Since September 30, at least 17 Egyptian Coptic Christians have gone missing in Libya, International Christian Concern (ICC) says.
They were living in an Egyptian neighborhood in Tripoli and it is unknown who took them and why, ICC reported.
Some friends and family believe they were detained by the authorities, while others believe they were taken by an armed group, ICC reported on Oct. 22.
“Regardless, they hold a common fear that these individuals were targeted because of their Christian faith and that they may face a deadly fate reminiscent of the 2015 beheading of 21 Coptic Christians in Libya by ISIS,” said ICC.

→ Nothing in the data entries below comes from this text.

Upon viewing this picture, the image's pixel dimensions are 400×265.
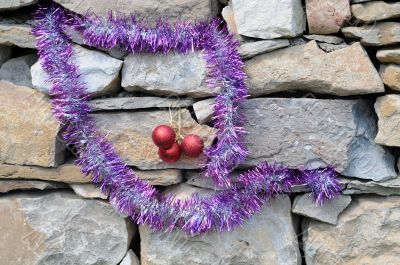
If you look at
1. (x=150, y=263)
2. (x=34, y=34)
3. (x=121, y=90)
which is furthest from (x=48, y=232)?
(x=34, y=34)

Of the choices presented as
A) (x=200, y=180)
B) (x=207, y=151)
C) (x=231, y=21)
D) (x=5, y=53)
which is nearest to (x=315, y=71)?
(x=231, y=21)

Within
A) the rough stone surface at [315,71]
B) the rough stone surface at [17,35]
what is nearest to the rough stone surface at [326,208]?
the rough stone surface at [315,71]

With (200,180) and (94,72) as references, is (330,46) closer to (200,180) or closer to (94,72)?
(200,180)

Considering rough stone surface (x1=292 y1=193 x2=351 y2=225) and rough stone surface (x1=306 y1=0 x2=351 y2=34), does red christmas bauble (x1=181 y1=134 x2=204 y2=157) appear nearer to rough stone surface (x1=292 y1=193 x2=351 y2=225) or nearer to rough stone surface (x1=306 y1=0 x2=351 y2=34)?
rough stone surface (x1=292 y1=193 x2=351 y2=225)

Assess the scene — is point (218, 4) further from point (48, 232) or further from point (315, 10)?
point (48, 232)

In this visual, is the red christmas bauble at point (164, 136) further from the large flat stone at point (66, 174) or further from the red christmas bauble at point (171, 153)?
the large flat stone at point (66, 174)

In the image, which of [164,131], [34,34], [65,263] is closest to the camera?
[164,131]
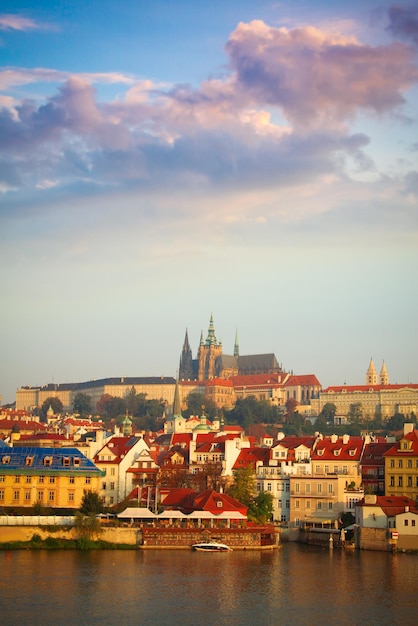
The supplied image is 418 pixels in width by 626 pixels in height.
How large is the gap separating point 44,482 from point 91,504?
620 centimetres

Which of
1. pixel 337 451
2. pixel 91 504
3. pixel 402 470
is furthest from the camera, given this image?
pixel 337 451

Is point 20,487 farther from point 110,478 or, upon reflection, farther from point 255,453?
point 255,453

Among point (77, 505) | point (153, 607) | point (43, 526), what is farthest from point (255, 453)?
point (153, 607)

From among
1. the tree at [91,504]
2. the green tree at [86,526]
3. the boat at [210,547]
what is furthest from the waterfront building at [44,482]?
the boat at [210,547]

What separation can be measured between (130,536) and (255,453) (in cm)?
2289

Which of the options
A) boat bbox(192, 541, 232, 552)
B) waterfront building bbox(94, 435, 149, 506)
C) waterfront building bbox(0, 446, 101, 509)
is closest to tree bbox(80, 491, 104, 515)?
waterfront building bbox(0, 446, 101, 509)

An Egyptian lawyer whose friend is missing shared, “Even now there [is] no confirmed news. (My friend) Emad Nasr and the other Copts traveled to Libya three months ago.
“They headed to the United Arab Emirates and then to Libya, because there are no direct airlines to Libya.”

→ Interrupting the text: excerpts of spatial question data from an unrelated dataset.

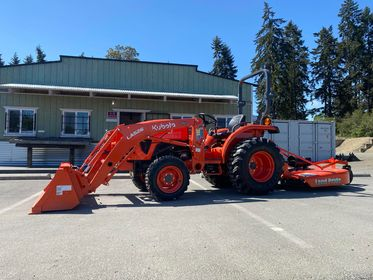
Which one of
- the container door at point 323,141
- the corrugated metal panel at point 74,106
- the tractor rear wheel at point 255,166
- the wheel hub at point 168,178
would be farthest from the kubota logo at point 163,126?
the container door at point 323,141

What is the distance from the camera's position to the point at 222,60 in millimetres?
60062

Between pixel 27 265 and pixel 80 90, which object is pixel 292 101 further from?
pixel 27 265

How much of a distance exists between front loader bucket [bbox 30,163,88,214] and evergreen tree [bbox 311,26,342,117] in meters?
56.6

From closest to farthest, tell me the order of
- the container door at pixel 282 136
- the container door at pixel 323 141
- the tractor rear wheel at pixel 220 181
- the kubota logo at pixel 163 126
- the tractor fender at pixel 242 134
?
the kubota logo at pixel 163 126 < the tractor fender at pixel 242 134 < the tractor rear wheel at pixel 220 181 < the container door at pixel 282 136 < the container door at pixel 323 141

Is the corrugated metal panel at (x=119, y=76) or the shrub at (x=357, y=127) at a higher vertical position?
the corrugated metal panel at (x=119, y=76)

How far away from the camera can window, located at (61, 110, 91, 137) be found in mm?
18878

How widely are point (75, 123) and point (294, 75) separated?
39.8 meters

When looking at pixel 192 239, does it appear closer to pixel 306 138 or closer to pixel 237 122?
pixel 237 122

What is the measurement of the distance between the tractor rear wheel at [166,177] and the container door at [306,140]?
513 inches

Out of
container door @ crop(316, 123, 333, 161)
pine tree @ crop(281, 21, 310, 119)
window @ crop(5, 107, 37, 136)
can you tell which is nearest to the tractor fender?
container door @ crop(316, 123, 333, 161)

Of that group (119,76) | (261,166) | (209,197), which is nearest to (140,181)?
(209,197)

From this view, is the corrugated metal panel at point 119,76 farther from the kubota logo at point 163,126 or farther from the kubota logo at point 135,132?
the kubota logo at point 135,132

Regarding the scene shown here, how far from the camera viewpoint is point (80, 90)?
17984 mm

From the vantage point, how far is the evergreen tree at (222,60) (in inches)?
2349
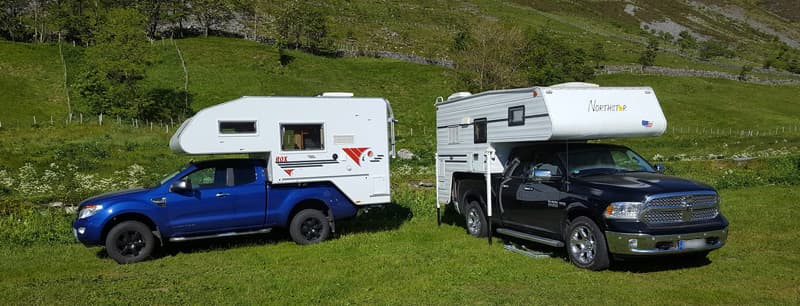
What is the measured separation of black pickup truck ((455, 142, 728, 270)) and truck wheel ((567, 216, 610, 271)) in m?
0.01

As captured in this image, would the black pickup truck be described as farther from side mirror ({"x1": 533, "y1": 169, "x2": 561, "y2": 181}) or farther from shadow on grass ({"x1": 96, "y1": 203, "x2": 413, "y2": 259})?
shadow on grass ({"x1": 96, "y1": 203, "x2": 413, "y2": 259})

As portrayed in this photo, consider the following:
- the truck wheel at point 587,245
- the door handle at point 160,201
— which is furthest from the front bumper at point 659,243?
the door handle at point 160,201

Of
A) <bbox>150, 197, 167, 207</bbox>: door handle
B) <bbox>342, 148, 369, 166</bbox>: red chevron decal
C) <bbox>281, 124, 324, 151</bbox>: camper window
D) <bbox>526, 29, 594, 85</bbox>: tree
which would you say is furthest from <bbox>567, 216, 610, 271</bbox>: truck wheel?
<bbox>526, 29, 594, 85</bbox>: tree

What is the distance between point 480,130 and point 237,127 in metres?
4.90

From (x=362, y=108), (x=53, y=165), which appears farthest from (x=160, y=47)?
(x=362, y=108)

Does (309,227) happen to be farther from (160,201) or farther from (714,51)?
(714,51)

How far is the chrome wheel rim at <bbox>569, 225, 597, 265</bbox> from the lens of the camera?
357 inches

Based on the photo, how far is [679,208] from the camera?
28.1 feet

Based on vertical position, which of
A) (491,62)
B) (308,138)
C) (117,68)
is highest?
(491,62)

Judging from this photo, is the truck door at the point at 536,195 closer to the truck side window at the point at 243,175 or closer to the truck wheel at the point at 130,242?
the truck side window at the point at 243,175

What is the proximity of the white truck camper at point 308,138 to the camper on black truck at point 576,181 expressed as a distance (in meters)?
1.99

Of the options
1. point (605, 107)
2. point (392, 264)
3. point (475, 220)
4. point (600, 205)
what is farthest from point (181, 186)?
point (605, 107)

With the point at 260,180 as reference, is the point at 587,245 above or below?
below

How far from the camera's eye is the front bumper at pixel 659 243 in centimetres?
834
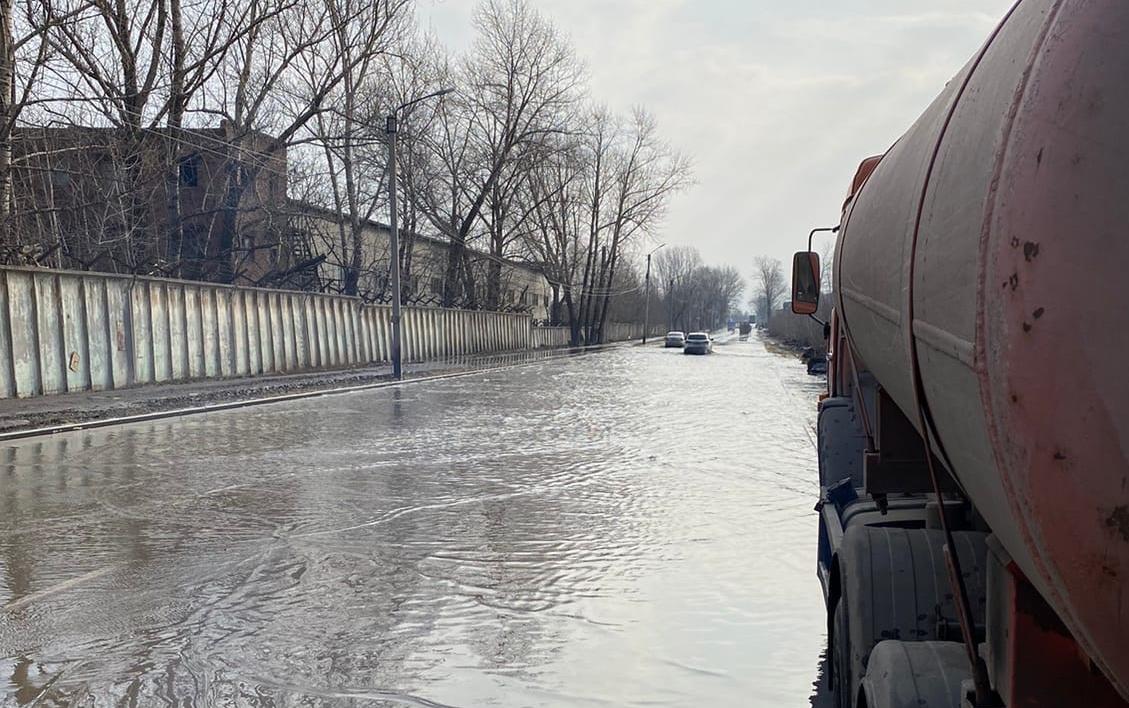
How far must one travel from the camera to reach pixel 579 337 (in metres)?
78.1

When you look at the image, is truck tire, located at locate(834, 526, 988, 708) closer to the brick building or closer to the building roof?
the brick building

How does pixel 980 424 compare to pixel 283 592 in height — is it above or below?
above

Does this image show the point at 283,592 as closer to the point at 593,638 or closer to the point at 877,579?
the point at 593,638

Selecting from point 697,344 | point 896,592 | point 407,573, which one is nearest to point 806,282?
point 407,573

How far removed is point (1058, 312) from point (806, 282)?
20.1ft

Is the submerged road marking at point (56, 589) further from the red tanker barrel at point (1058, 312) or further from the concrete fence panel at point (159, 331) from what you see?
the concrete fence panel at point (159, 331)

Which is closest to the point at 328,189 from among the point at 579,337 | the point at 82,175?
the point at 82,175

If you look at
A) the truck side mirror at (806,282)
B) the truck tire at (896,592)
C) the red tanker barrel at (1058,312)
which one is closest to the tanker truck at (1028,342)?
the red tanker barrel at (1058,312)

The Copts had visas for Libya (labor visas), but they failed to get work opportunities and the costs of renewing the visas are high.
So, police in Libya detained them from September 30 until now.
“The Copts were staying in the Gargash District in Tripoli. In this residency, they were surrounded by so many persons of other countries like India and Bangladesh,” said the lawyer.
For this reason the action of detaining 17 Copts only is mysterious.
“We are fearing of repeating an incident like the one who did by ISIS. We are contacting the Egyptian Foreign Ministry to intervene in the situation,” he said.
ICC said that the brother of one of the missing Copts said, “It is unknown if they were detained by the Libyan authorities or were kidnapped by unknown parties… they lived in the Gargash neighborhood, in which dozens of Egyptians live.”
Citing local press, ICC said the names of the missing are: Emad Nasr, Assem Abo Gobrial, George Nasser Riad, Maris Malak Matias, Wael Samir Shawky, Hani Zaki Shaker Allah, Haitham Nazeer Malak, Gerges Nazi Malak, Thabet Gad Hanna, Bakhit Malak Matias, Adly Assad Ataya, Mikhaeil Nazir Malak, Roman Masoud Fahim, Karim Abu al-Ghait, Emad Nasri Qaldi, Daniel Saber Lamei, and Ezekiel Saber Lamei.
October 20 marked the 10-year anniversary of the death of Libya’s former strongman, Moammar Gadhafi.
A decade of instability and violence has left Libya a country shattered by competing armed groups, terrorists, militias, as well as competing governments.
Nevertheless, before the rise of ISIS in 2014, Libya was a common destination for Egypt’s Coptic Christian community said ICC.
BEHEADING OF COPTIC CHRISTIANS
The 2015 beheading of Coptic Christians in Libya stopped many from traveling there for work.
“But Egypt’s continued marginalization of Christians continues to force them to consider alternatives, including high-risk countries such as Libya,” said ICC.
Claire Evans, ICC’s Regional Manager for the Middle East, said, “This is a frightening time for Egyptian Christians, regardless of whether their family or friends are among those missing.
The memory of ISIS marching Coptic Christians down a Libyan beach to their deaths runs deep; it was an event that was traumatic for all of Egypt’s Christians, an event that held serious implications for everyone.”